— What is required —
Filter the entries for the word "States". Copy each line that has it.

##### Data shown #####

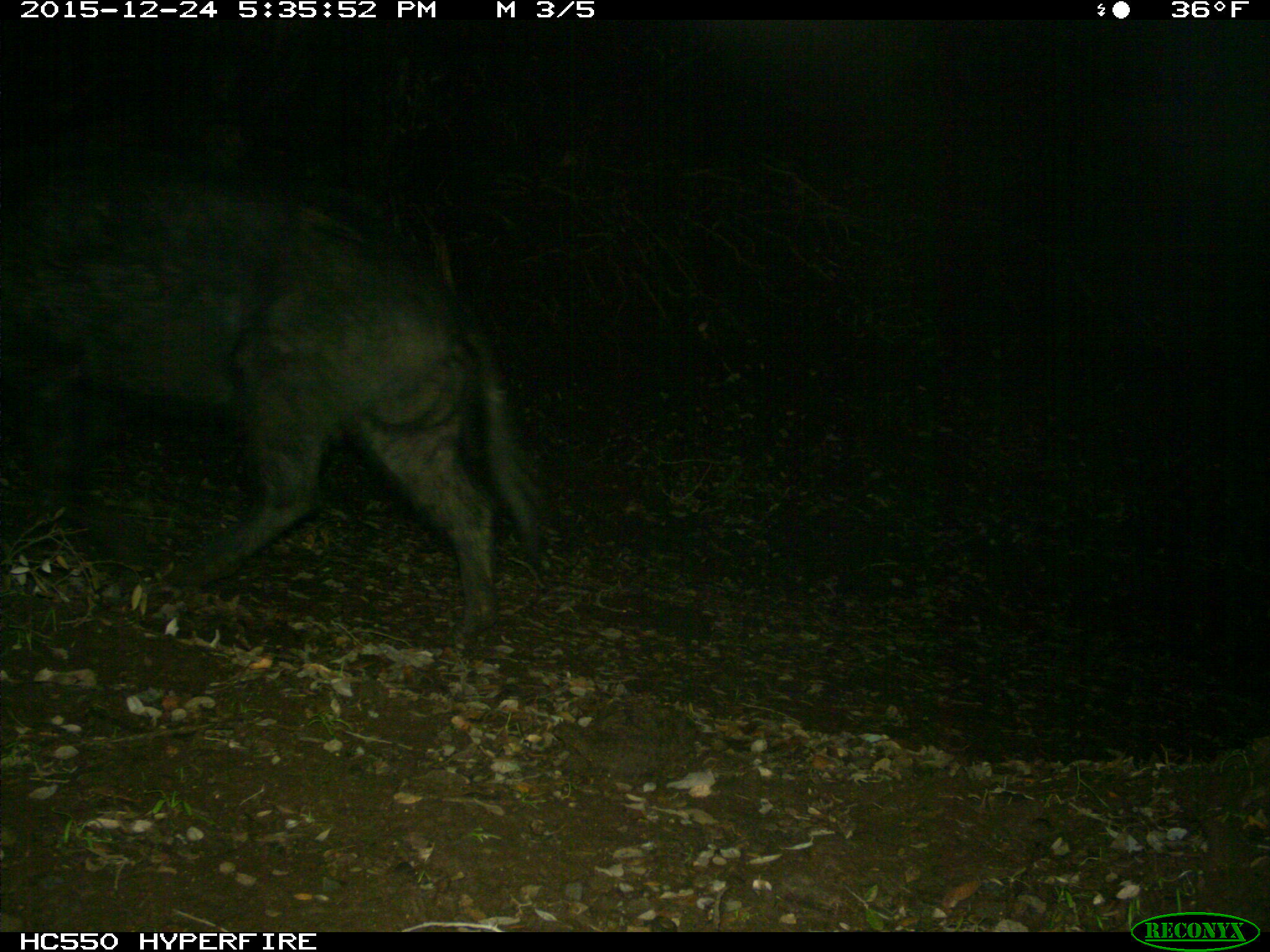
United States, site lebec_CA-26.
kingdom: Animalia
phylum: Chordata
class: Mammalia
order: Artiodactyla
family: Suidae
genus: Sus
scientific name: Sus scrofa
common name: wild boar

#####
##### Data shown #####

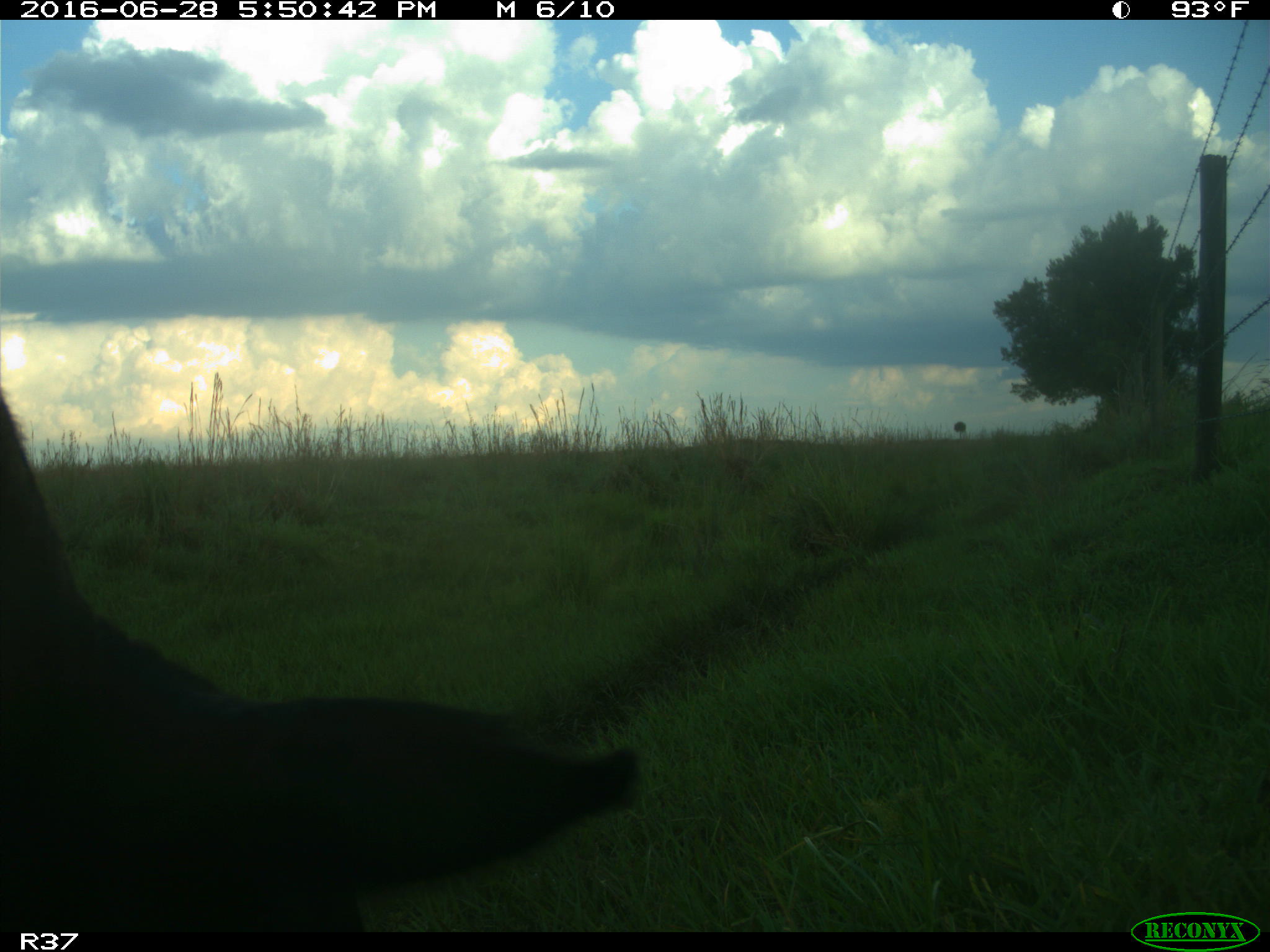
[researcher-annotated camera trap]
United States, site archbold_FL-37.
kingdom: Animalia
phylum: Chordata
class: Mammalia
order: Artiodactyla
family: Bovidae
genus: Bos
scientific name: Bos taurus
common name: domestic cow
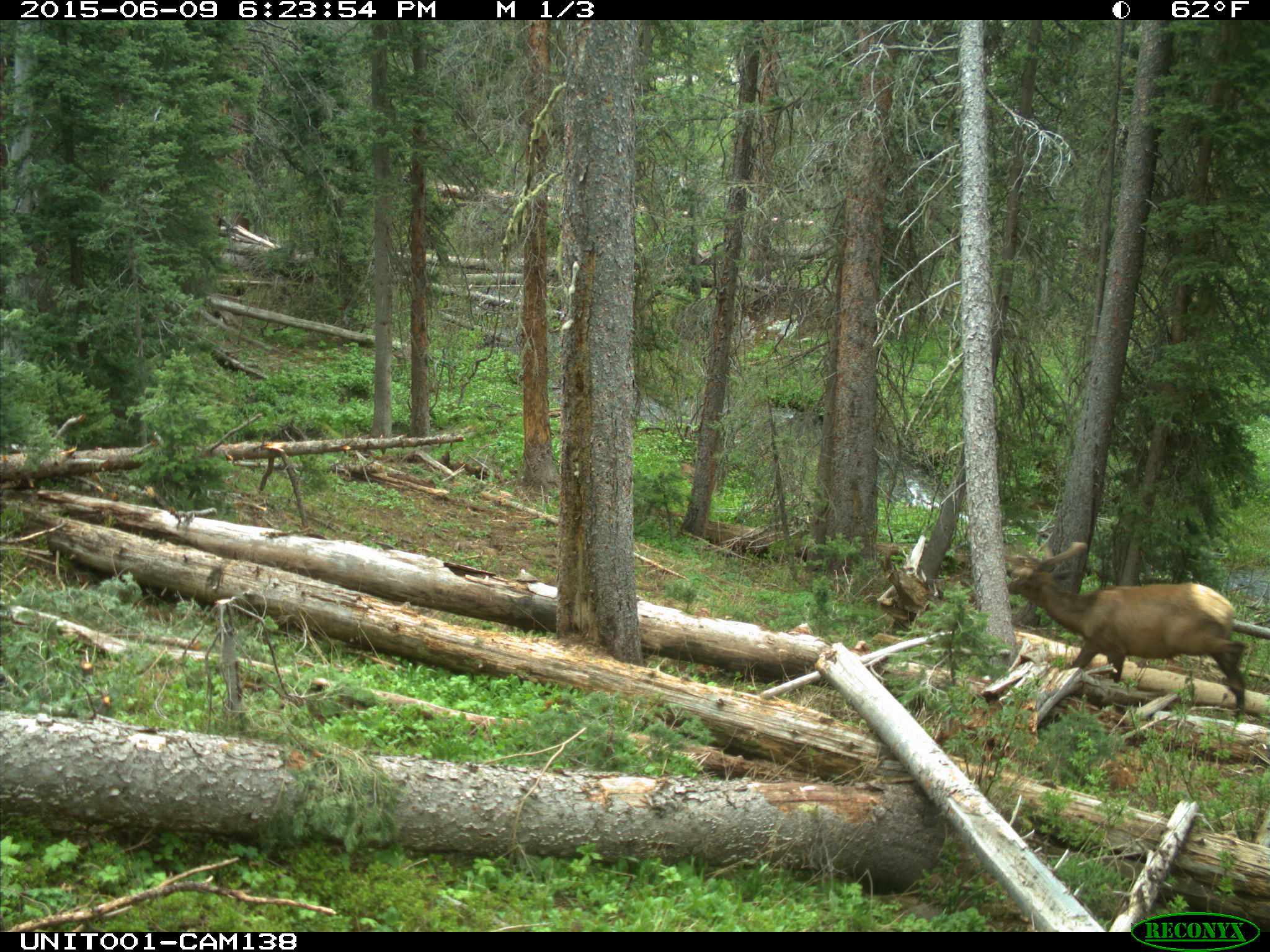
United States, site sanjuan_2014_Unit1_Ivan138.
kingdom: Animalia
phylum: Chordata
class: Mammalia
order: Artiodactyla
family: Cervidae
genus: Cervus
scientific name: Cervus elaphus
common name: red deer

#####
##### Data shown #####

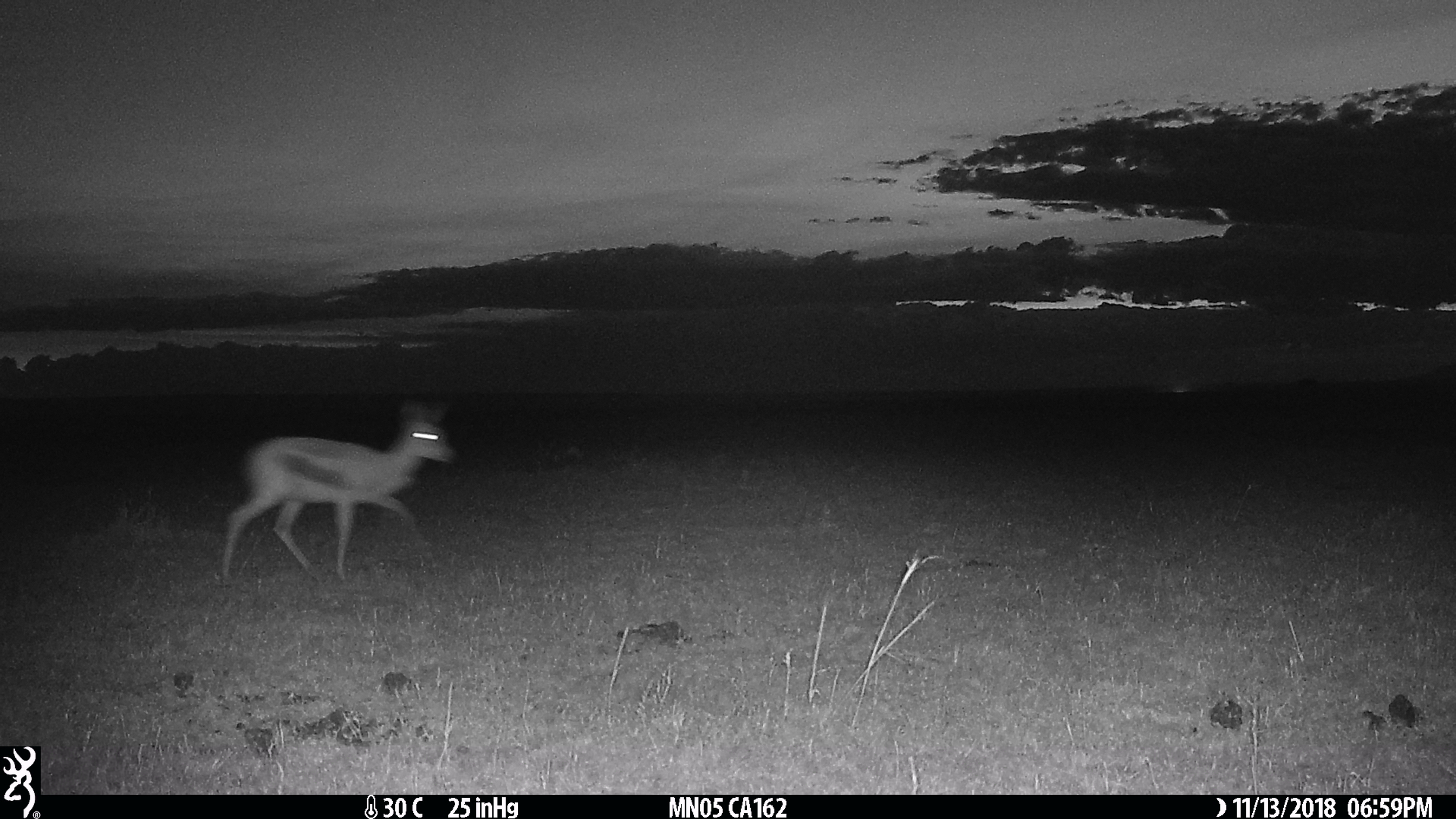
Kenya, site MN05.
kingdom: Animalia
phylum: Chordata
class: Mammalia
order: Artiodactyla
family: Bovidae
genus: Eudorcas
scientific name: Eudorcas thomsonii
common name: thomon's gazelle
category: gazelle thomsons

#####

— Answer box —
United States, site lebec_CA-26.
United States, site archbold_FL-37.
United States, site sanjuan_2014_Unit1_Ivan138.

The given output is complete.